CONSPIRACIÓN EN EDRÓPOLI

Morek

Un búho telepático llamado Morek vivía en lo más alto del monte Cuarzo en el dodecaedro uno. Lo aislado de su domicilio se debía a que era el ser más hostigado por la opinión pública. Por un lado, lo apreciaban porque ofrecía el servicio de enviar mensajes directo a la mente de las personas, por una cuantiosa suma, cuando era imposible comunicarse con ellos por los medios habituales, pero también lo odiaban, además de por sus precios, porque cualquier mensaje que transmitía, fuera lo que fuera, terminaba hiriendo la susceptibilidad de alguien.
 
La mayoría de las misivas que le encargaban a Morek eran quejas, amenazas e insultos, que iban desde "¿Por qué no fuiste a mi fiesta de cumpleaños?" hasta "Te mataré cuando menos lo esperes". Mónica, que era la líder de la hermandad secreta de anarquistas, había recibido muchos como el último. Ella y su equipo creciente tenían un ambicioso proyecto de rebelión, y su primer paso era raptar a Morek, convencidos de que estaba al servicio exclusivo de los poderosos de Edrópoli, y obligarlo a trabajar para el pueblo de forma gratuita. 

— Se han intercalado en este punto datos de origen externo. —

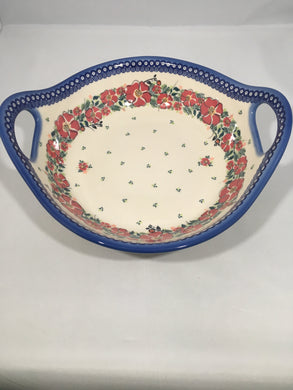 Large Bowl with Handles - Red Wreath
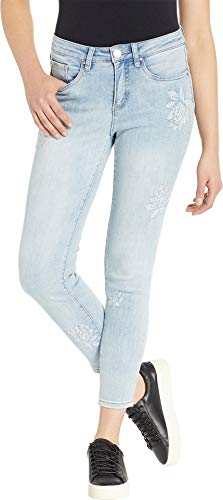 FDJ French Dressing Jeans Women's Olivia Slim Ankle Textured Floral Detail in Cool Blue Cool Blue 6 26.5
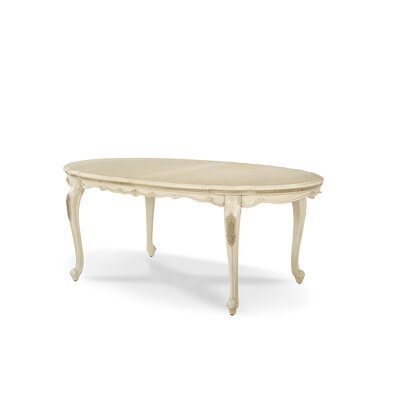 Lavelle Oval Extendable Dining Table Finish: Blanc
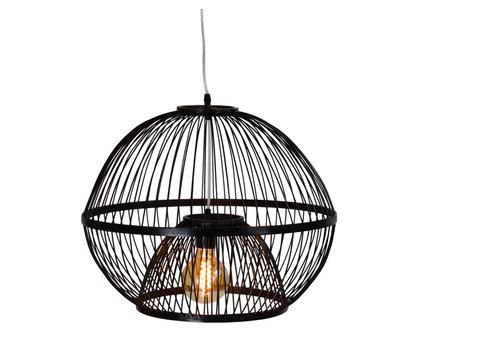 Fine Asianliving Bamboe Hanglamp Handgemaakt Zwart - Lucas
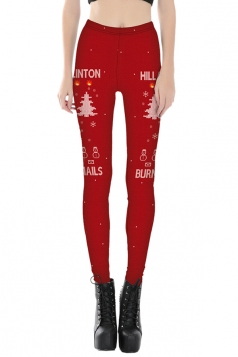 Womens Elastic Snowman Christmas Tree Printed Leggings Orange Red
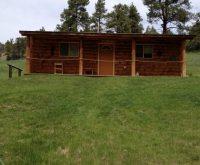 USA, Montana - Hidden Hollow Hideaway
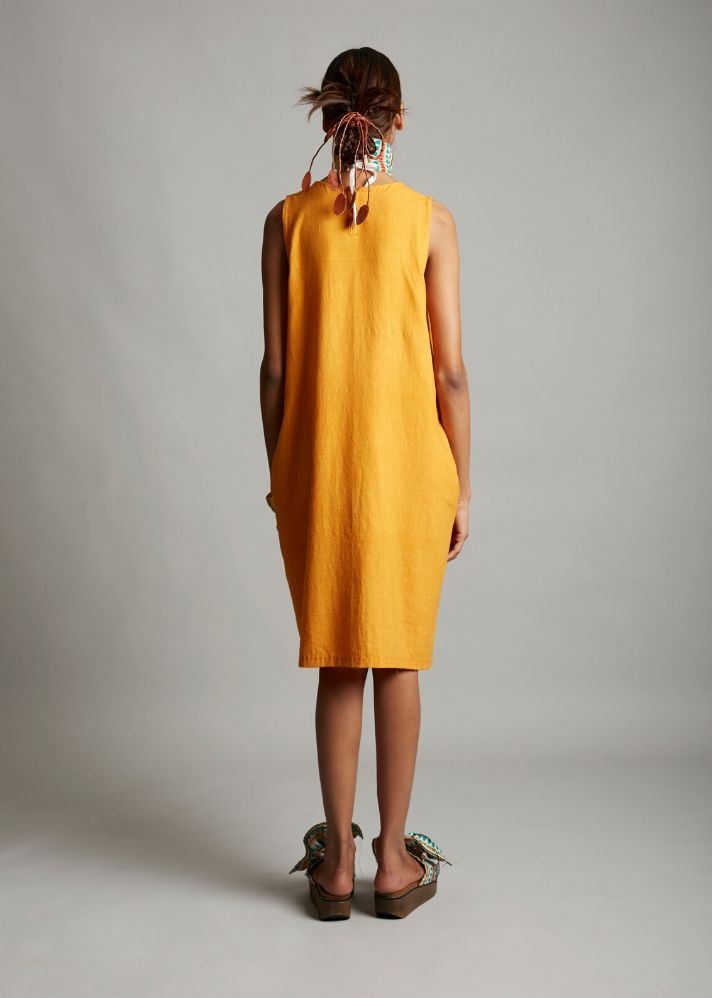Organic cotton balloon dress - Ethical made fashion - onlyethikal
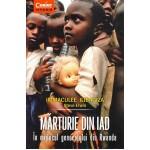 Marturie din iad - in mijlocul genocidului din Rwanda - Immaculee Ilibagiza, Steve Erwin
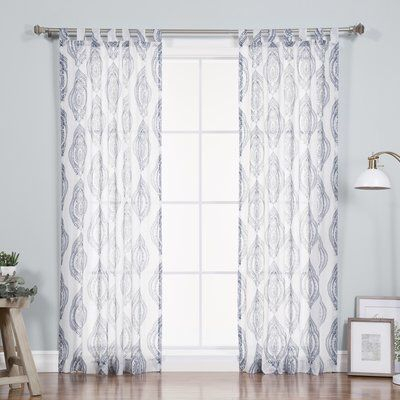 Nellie Medallion Nature/floral Sheer Tab Top Single Curtain With Regard To Jacob Tab Top Single Curtain Panels (Image 16 of 25)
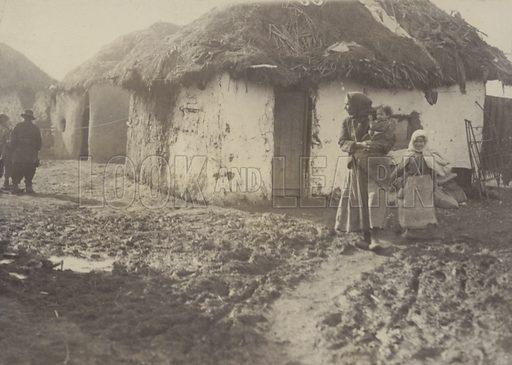 Gypsy homes in Skopje, Macedonia, c1920.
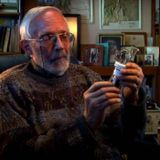 Dr. Edmund Storms: Cold Fusion, NAE Theory, & Nuclear Transmutation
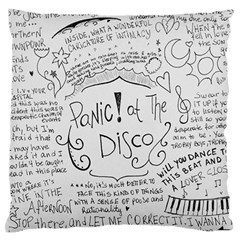 Panic! At The Disco Lyrics Standard Flano Cushion Case (two Sides) by Onesevenart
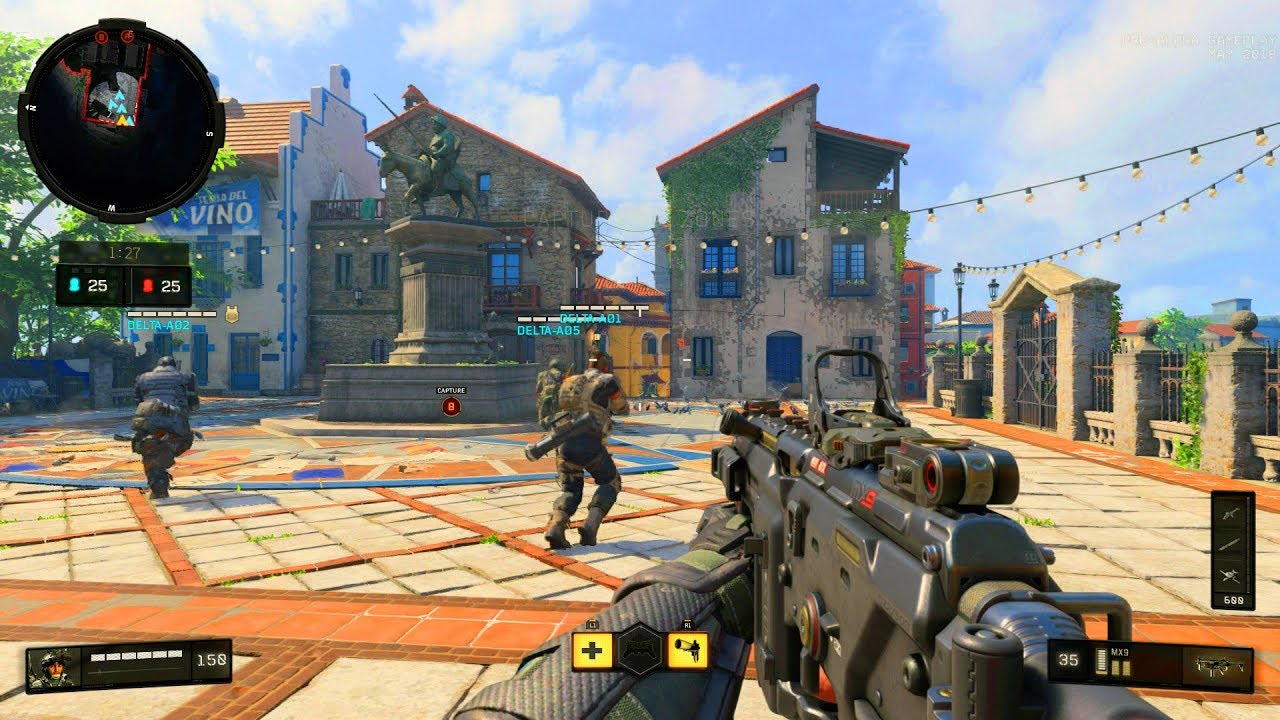 call of duty black ops 4 - 1280×720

Morek convivía exclusivamente con un selecto grupo de celebridades e intelectuales y con las marmotas del bosque del dodecaedro dieciocho, a las que apodaban "las fumamotas", por obvias razones. Acceder a su reducido círculo parecía una tarea difícil, pero idearon la Operación Red, una estrategia para ir de contacto en contacto hasta Morek. Enri, el extrovertido tío de Mónica, era el contacto cero ideal. Después de casi un año, logró hacerse amigo de Clarisa Arista en la universidad. Los Arista no eran la clase de ricos que socializan demasiado, sino de los que se encierran en una oficina para generar montones de dinero, que luego no disfrutan mucho por estar encerrados en una oficina, y así hasta el infinito. Sin embargo, Clarisa invitó a Enri al cumpleaños de su hermano Luis, y allí estaba el contacto dos, que en realidad formaba parte de la lista de individuos para contacto tres: Afrah, la hija de los dueños de toda el agua potable de Edrópoli. Si Enri conseguía frecuentarla, el plan se aceleraría. Usó con éxito sus encantos masculinos para atraerla, pero resultó que los Arista también esperaban esa clase de acercamiento con Luis, el cual a partir de entonces no dejó de vigilarlo. Por fin, Enri se le escabulló, y entró a un vestidor a cometer la imprudencia de hablar por intercomunicador con Rodrigo, su otro sobrino.

— ¿Puedes creer que el dandy estúpido del hermano de Clarisa no me permite acercarme a nuestro siguiente contacto? Y no sabes lo importante que es.

—¿Y luego? ¿Yo qué?

— No sé cómo ser discreto, tú si eres bueno para eso, dame algún consejo para...

Vislumbró una sombra cerca de la puerta. Era Luis. Trató de escabullirse, pero Enri lo interceptó. En confidencia, Clarisa le había contado a Enri que encontró a Luis robando un cheque del escritorio de su otro hermano, Jesús. Enri usó esta información para amenazar a Luis si se atrevía a decirle a alguien lo que escuchó. Luis no abrió la boca, pero Enri se convirtió a partir de entonces en persona non grata para los Arista. 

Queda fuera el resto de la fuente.